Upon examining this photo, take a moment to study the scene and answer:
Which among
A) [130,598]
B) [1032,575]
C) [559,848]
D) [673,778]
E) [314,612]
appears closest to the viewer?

··········

Print the lines above again without changing anything.

Upon examining this photo, take a moment to study the scene and answer:
Which among
A) [130,598]
B) [1032,575]
C) [559,848]
D) [673,778]
E) [314,612]
appears closest to the viewer?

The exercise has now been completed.